Stored data:
+ + + + +

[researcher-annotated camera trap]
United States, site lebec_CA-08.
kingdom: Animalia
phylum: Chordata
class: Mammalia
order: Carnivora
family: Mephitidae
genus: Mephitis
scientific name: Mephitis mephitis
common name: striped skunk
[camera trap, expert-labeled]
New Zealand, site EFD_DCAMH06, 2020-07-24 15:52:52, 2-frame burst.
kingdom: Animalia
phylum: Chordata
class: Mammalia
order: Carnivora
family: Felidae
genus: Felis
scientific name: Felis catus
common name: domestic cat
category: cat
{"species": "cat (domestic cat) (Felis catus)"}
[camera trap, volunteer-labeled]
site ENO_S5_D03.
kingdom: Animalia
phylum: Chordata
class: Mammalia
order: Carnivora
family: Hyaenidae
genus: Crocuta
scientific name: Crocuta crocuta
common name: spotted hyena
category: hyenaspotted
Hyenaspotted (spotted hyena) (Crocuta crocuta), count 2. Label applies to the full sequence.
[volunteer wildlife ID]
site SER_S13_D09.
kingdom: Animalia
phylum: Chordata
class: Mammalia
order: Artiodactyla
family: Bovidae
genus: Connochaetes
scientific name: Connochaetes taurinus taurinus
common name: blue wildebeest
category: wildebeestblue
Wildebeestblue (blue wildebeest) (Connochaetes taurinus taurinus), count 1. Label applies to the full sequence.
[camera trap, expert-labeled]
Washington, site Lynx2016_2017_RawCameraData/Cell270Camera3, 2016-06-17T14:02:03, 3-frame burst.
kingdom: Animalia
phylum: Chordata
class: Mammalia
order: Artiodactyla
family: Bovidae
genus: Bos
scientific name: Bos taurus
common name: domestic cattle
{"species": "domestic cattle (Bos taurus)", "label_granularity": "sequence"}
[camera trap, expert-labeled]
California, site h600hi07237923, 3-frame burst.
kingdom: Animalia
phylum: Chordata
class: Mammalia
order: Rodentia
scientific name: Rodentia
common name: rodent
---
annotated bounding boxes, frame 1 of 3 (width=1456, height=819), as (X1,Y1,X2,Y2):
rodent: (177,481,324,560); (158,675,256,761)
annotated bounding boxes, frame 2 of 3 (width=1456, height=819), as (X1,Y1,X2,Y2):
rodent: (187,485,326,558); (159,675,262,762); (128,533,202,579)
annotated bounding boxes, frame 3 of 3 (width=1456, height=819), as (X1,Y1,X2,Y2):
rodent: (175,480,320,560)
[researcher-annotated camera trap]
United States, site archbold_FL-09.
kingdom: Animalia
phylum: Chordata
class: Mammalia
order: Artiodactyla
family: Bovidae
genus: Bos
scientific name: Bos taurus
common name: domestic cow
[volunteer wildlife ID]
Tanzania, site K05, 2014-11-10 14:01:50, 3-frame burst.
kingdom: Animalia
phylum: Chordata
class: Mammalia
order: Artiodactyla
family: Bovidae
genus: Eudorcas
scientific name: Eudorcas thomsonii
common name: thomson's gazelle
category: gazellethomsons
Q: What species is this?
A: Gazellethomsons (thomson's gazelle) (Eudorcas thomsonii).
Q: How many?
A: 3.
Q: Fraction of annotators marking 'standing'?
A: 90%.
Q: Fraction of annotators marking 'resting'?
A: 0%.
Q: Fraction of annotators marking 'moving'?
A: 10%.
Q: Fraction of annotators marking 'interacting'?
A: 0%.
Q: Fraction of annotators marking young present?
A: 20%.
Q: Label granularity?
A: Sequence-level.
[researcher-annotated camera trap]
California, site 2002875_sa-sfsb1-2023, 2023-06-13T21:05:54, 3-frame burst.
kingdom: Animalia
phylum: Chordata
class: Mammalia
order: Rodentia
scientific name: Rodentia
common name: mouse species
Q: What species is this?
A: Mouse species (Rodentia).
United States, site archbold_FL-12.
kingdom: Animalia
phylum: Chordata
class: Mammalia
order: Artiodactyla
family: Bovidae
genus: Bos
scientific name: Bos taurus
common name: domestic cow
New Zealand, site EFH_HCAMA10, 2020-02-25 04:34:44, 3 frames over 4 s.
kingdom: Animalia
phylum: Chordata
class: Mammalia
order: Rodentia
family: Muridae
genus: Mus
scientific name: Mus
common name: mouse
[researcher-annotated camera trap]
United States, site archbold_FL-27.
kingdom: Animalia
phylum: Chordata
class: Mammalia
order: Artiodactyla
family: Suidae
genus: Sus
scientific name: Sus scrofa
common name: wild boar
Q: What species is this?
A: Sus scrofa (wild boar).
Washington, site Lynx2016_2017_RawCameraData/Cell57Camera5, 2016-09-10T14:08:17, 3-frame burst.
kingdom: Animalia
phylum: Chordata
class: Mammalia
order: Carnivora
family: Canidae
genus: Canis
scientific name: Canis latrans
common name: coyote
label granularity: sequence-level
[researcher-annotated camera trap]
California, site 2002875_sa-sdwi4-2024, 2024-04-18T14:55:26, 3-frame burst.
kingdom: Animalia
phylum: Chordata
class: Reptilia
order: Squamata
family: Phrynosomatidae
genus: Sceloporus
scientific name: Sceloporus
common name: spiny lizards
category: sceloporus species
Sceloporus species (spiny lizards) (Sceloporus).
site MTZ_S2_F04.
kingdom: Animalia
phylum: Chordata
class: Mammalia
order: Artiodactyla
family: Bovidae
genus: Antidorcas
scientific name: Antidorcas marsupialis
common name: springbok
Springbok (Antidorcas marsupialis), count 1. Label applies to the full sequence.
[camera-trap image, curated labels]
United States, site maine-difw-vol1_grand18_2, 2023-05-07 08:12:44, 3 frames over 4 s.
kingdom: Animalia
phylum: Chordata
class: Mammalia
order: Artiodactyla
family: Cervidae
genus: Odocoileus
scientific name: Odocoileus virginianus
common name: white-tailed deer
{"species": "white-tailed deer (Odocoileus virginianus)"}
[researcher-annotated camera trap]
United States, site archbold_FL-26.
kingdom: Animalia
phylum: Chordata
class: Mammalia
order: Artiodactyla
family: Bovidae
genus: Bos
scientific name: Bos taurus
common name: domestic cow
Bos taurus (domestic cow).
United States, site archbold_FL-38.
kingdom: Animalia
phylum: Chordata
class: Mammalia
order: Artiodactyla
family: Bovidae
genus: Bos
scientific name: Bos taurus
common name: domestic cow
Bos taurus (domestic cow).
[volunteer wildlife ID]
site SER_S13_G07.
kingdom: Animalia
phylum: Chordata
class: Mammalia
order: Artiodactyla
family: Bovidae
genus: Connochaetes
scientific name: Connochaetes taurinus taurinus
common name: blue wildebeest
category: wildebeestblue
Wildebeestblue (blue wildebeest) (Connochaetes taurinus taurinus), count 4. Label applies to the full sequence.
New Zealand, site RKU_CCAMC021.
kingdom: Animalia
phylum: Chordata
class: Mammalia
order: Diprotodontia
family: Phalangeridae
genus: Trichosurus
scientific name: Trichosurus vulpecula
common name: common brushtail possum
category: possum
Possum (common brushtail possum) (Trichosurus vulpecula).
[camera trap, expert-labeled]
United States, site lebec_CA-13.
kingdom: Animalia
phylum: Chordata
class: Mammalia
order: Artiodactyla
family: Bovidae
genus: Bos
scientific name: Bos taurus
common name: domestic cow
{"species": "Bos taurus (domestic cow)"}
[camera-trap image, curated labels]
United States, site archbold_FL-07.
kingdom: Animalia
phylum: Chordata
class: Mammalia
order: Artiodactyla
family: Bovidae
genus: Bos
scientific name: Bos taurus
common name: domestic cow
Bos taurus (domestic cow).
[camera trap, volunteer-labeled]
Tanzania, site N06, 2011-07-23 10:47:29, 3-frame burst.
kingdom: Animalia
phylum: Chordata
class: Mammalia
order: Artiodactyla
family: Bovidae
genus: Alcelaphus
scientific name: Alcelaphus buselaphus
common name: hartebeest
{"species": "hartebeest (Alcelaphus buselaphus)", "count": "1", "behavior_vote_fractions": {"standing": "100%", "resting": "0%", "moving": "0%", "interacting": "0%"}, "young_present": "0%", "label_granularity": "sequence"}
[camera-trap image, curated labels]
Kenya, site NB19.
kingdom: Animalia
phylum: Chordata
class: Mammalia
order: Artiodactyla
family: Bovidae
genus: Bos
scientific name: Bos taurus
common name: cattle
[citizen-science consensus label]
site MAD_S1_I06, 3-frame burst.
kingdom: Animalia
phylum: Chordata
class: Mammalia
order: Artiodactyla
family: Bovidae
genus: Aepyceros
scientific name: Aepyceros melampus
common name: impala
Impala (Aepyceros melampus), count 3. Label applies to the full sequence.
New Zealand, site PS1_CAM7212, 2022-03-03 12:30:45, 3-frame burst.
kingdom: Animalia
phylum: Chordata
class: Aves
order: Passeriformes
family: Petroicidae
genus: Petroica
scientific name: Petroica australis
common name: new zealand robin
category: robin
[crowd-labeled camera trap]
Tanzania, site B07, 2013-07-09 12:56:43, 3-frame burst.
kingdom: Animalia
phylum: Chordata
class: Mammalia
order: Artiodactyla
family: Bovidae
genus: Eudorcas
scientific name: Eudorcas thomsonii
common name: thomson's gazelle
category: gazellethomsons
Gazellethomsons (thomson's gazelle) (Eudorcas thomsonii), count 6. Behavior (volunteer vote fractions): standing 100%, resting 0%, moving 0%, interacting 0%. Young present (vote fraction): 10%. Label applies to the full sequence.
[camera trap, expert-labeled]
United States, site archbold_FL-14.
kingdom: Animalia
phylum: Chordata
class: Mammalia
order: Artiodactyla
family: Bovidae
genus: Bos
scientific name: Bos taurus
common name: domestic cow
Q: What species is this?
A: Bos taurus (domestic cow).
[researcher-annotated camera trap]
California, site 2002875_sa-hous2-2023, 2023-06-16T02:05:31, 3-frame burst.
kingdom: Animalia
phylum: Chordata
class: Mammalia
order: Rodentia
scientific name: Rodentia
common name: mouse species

+ + + + +

After counting the lines above that include the word "frames", give only the number.

2